◆ What is asked
Copy out the records below word for word, starting at the line with "Focusing on" and continuing through the end of the records.

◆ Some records
* * *
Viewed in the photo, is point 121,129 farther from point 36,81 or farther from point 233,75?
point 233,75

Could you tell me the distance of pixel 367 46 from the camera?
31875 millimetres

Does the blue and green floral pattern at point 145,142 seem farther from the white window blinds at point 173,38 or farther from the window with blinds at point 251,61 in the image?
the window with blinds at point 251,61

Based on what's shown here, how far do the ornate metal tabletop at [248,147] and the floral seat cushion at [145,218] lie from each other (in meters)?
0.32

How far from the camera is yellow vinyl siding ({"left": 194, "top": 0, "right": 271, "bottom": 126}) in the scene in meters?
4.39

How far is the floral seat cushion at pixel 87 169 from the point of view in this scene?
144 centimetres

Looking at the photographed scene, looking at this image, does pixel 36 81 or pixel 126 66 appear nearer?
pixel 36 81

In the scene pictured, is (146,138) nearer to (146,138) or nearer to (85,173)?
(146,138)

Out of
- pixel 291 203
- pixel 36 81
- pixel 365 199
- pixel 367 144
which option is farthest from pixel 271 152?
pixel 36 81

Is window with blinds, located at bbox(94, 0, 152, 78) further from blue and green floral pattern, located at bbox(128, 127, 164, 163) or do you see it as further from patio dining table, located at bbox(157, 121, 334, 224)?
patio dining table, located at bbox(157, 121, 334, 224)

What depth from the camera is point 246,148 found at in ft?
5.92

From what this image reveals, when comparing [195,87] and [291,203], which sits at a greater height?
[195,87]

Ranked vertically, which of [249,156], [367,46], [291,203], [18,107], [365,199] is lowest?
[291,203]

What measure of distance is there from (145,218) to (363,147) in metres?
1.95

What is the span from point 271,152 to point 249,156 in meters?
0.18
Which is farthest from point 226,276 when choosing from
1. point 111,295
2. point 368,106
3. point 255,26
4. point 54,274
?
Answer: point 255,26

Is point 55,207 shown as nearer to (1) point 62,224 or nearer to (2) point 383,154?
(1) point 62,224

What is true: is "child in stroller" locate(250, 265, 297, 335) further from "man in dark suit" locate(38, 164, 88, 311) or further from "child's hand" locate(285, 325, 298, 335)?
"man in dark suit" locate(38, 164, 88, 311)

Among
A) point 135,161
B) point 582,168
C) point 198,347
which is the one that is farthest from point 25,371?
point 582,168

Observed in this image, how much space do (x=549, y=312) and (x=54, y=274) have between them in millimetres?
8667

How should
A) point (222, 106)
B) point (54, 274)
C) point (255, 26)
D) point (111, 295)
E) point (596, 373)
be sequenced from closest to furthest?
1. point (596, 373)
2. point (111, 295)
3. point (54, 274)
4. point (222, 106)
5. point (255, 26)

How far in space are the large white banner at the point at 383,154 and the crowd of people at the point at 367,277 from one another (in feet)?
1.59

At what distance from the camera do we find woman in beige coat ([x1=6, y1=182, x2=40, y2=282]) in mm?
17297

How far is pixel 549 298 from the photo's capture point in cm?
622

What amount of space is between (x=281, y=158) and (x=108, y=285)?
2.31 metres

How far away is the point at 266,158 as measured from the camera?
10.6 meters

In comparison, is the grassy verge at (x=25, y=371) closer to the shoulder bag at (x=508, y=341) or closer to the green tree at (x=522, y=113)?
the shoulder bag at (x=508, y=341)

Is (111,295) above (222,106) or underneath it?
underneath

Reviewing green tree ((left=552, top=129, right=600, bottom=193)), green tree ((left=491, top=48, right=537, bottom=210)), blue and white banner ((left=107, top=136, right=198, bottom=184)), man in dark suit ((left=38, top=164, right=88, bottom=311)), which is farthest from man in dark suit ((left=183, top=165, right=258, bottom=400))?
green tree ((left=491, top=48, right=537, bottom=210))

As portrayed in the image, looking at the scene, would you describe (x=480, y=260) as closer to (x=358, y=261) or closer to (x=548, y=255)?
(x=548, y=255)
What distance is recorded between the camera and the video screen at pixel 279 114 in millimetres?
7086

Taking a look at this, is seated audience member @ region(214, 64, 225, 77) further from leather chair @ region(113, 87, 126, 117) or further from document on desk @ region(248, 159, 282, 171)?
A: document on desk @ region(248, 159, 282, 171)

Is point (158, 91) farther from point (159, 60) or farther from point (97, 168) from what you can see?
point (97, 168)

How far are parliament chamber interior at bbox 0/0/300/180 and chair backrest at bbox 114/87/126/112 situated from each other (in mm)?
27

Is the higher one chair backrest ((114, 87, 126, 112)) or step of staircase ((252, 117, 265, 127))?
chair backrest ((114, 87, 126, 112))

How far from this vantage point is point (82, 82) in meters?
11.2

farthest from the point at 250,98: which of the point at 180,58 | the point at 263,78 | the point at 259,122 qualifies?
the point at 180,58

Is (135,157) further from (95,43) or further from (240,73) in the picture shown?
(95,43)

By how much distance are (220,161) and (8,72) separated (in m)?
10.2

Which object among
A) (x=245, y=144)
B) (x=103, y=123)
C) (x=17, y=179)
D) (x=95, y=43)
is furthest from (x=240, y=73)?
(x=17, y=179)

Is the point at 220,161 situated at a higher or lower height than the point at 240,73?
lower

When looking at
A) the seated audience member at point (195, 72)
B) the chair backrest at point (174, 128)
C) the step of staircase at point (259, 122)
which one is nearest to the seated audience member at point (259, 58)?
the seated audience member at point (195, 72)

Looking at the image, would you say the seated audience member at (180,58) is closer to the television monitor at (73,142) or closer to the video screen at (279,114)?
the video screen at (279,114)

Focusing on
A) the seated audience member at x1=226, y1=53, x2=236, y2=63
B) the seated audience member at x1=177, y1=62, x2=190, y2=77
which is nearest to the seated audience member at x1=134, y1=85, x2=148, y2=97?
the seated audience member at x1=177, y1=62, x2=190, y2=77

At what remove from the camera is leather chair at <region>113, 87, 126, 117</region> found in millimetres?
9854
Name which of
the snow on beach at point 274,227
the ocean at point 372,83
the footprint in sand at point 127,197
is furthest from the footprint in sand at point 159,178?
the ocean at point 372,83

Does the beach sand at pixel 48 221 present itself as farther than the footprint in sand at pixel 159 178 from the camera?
* * *
◆ Written solution
Focusing on
A) the seated audience member at x1=226, y1=53, x2=236, y2=63
B) the seated audience member at x1=177, y1=62, x2=190, y2=77
which is nearest to the seated audience member at x1=134, y1=85, x2=148, y2=97?
the seated audience member at x1=177, y1=62, x2=190, y2=77

At what remove from the camera is leather chair at <region>113, 87, 126, 117</region> found in millimetres?
9854
Name which of
the snow on beach at point 274,227
the ocean at point 372,83
the footprint in sand at point 127,197
is furthest from the footprint in sand at point 159,178?
the ocean at point 372,83

Does the beach sand at pixel 48 221 present itself as farther than the footprint in sand at pixel 159 178 from the camera?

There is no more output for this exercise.